Use local Facebook pages.
Local pages have far more engagement potential than a standard business page. According to Authenticity Marketing, local pages have 5 times the reach, 8 times the engagement level, and 40 times the overall impact.
The traditional Facebook fan page or business page has less of an overall impact than ever before. Thankfully, there’s still some juice left in the local page.
Don’t use it Facebook as your primary audience.
If you depend on Facebook or any social network as your primary audience, you’re making a mistake.
Contently’s Joe Lazauskas made this point when he wrote, “Building your primary audience on Facebook and Twitter is a fool’s errand.”
Why is it a fool’s errand? Because this:
To sum up that chart in seven words: Your organic reach on Facebook is tiny.
What is “organic reach?” Organic reach, as defined by Facebook is “the number of unique people who saw your post in News Feed or on your Page, including people who saw it from a story shared by a friend when they liked, commented on or shared your post, answered a question or responded to an event.”
Any impression of your content, no matter how small, counts as “organic reach.”
Social Ogilvy’s study (see the chart above) analyzed more than 100 Facebook brand pages to measure their organic reach. These were big pages, and the total reach exceeded 48 million fans. How did these brands do pushing out their content?
Not so hot. By February 2014, they were experiencing a 6% organic reach. And what about the little ol’ pages with less than 500,000 likes? A paltry 2.11%! Some of that organic reach may have simply have been seeing in your timeline that a friend (whom you hardly even know) liked a certain brand (that you hardly even care about!).

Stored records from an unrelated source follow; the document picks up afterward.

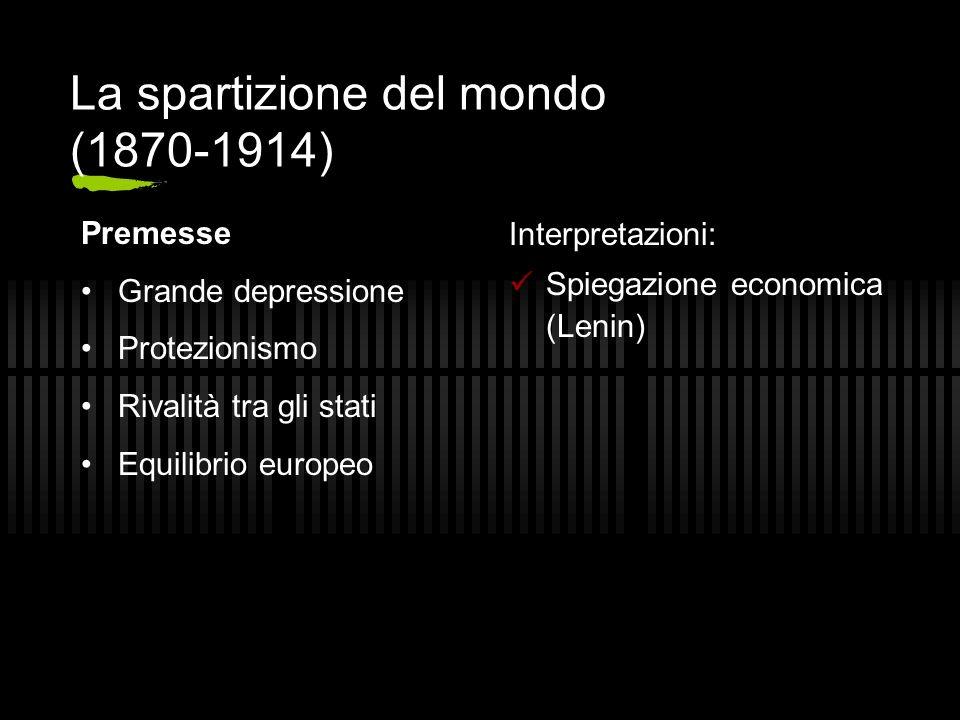 La spartizione del mondo (1870-1914) Premesse Grande depressione Protezionismo Rivalità tra gli stati Equilibrio europeo Interpretazioni: Spiegazione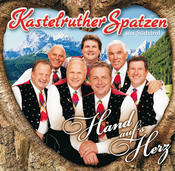 Hand auf's Herz Songs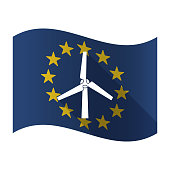 Isolated EU flaw with a wind turbine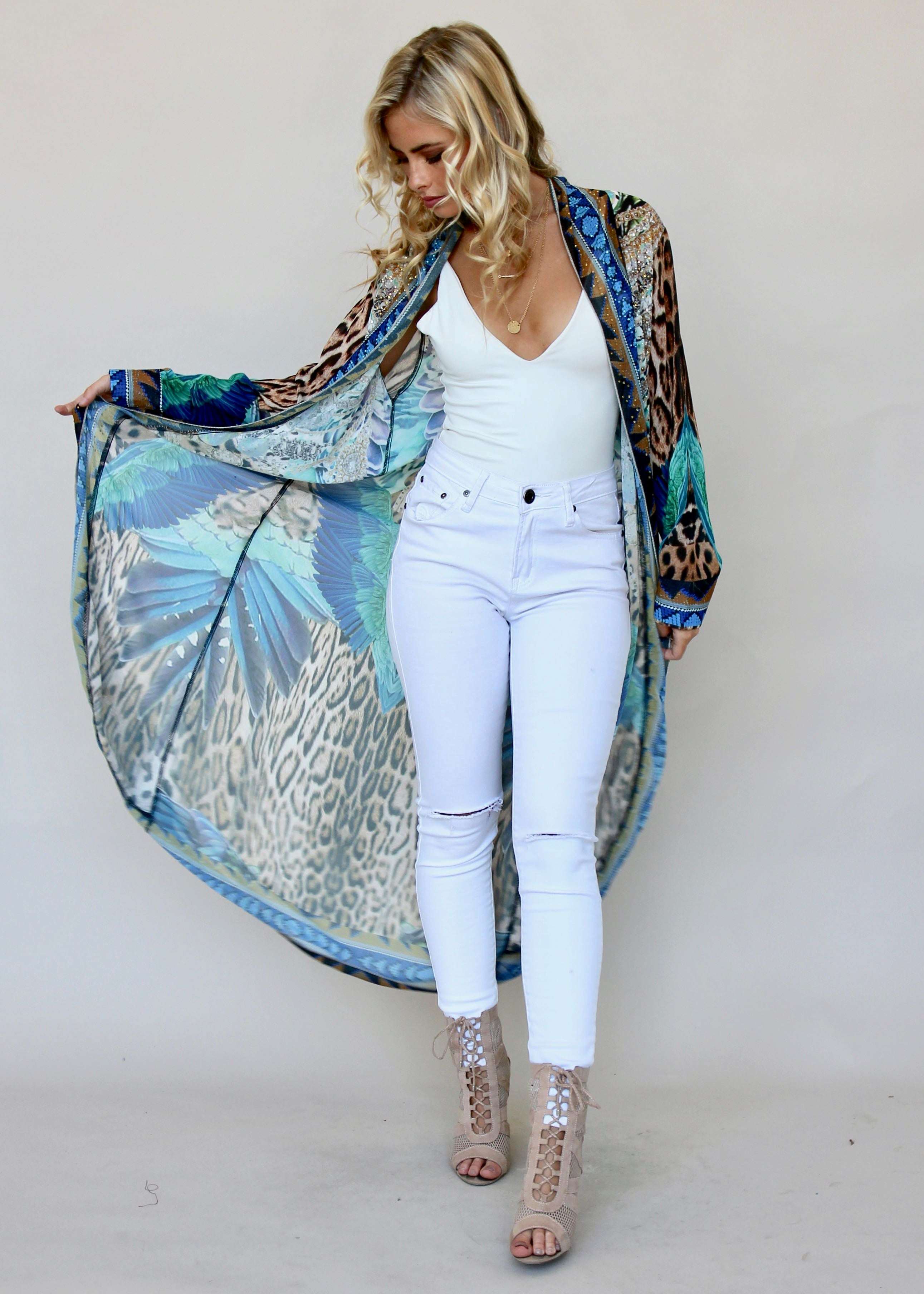 Worlds Collide Chiffon Cape - Turquoise Summer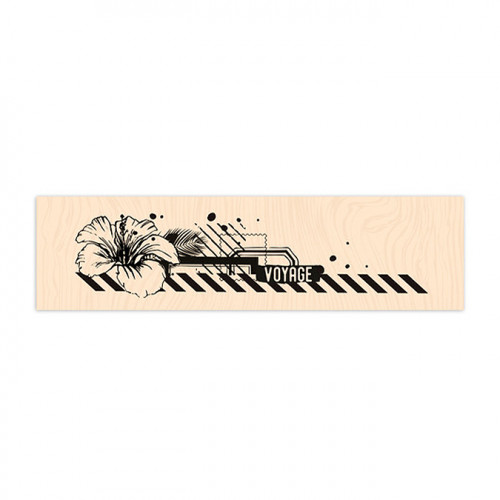 Tampon bois Air Mail - 15 x 4 cm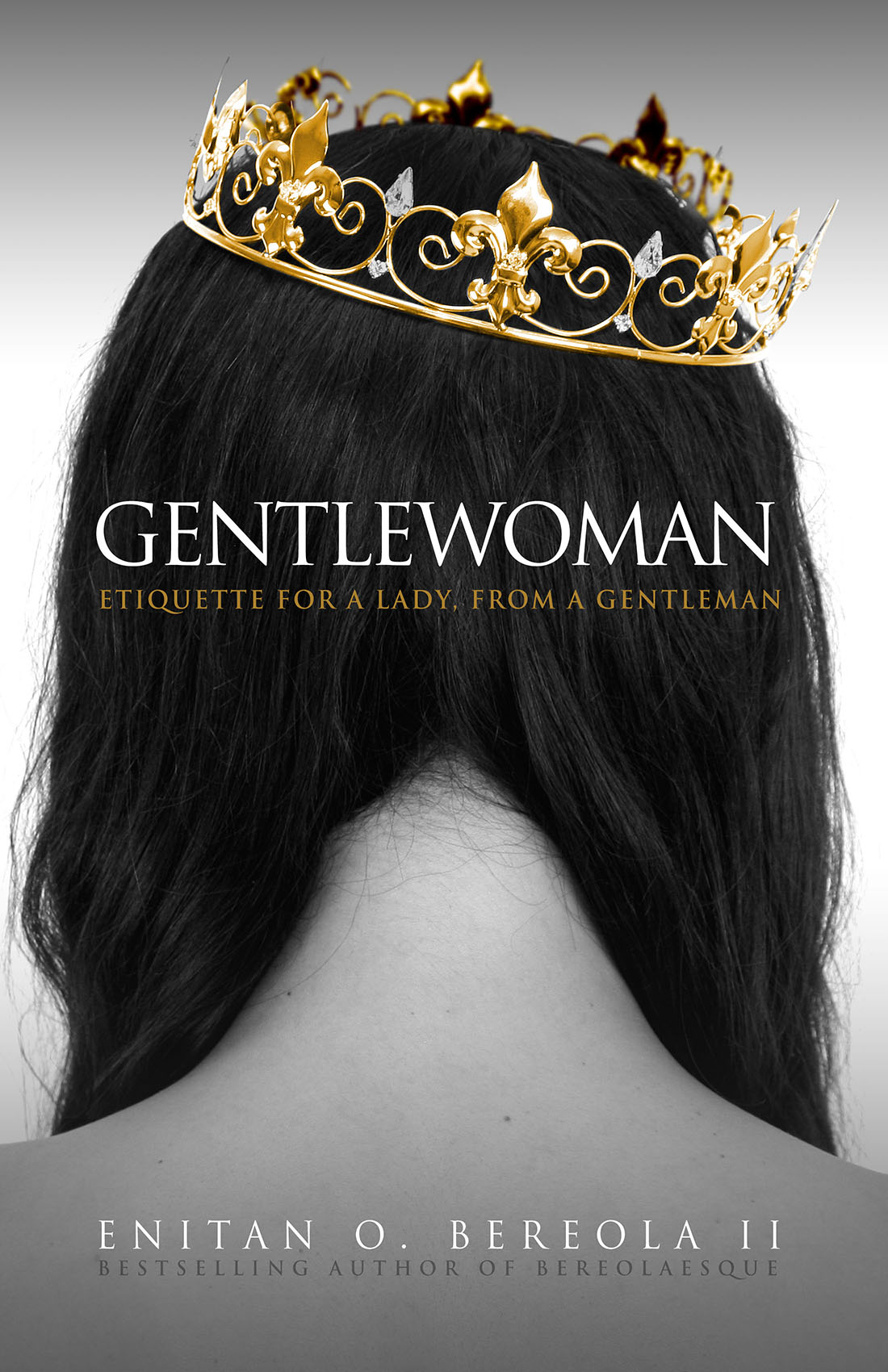 Gentlewoman Book Cover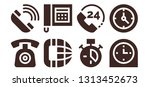 dial icon set. 8 filled dial... | Shutterstock .eps vector #1313452673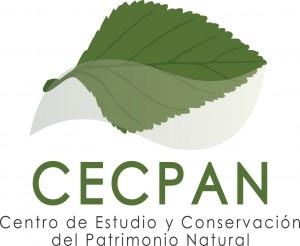 Logo CECPAN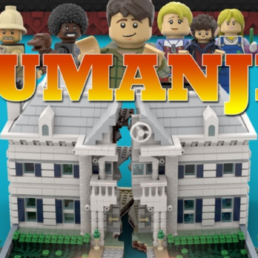 LEGO Ideas Jumanji of 1995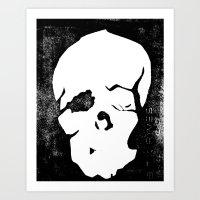 xskullx Art Print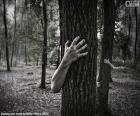 puzzel Het bos van horror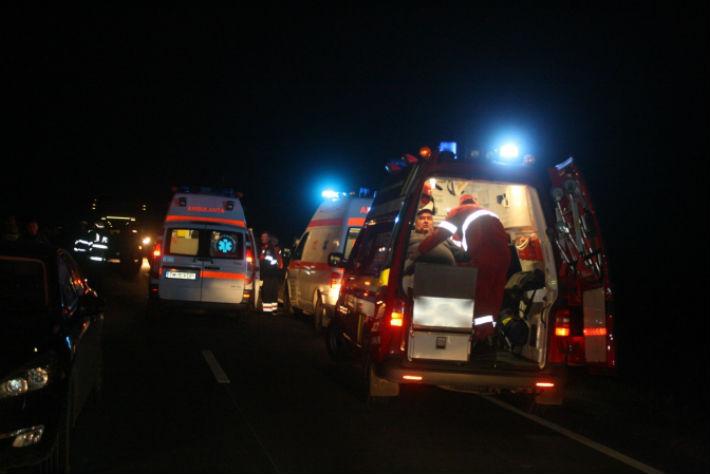 accident-noaptea-tir-microbuz-Prahova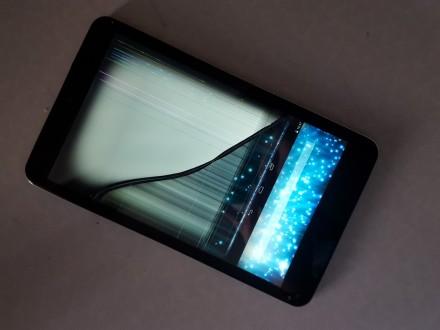 Tesla tablet M8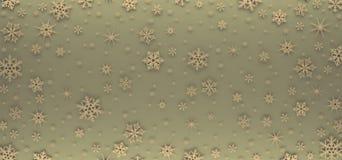 Cartão de Natal decorado com flocos de neve brancos Teste padrão para cumprimentos do Natal foto de stock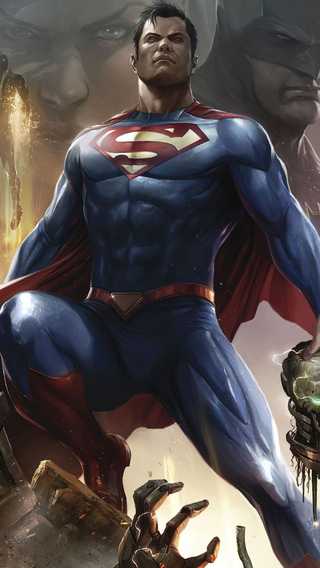 superman-justice-league-america-x7.jpg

That second-tier impression hardly qualifies as a reach! But maybe that doesn’t even matter because 2% is hardly enough to qualify as “reach,” either!
Okay, so what about engagement? Maybe engagement is a better metric to track than organic reach?
Marshall Mason’s whitepaper went ahead and said what everyone was afraid of: “Organic reach of the content brands publish in Facebook is destined to hit zero. It’s only a matter of time.”
Recognize that Facebook is valuable, but may have reached a saturation point.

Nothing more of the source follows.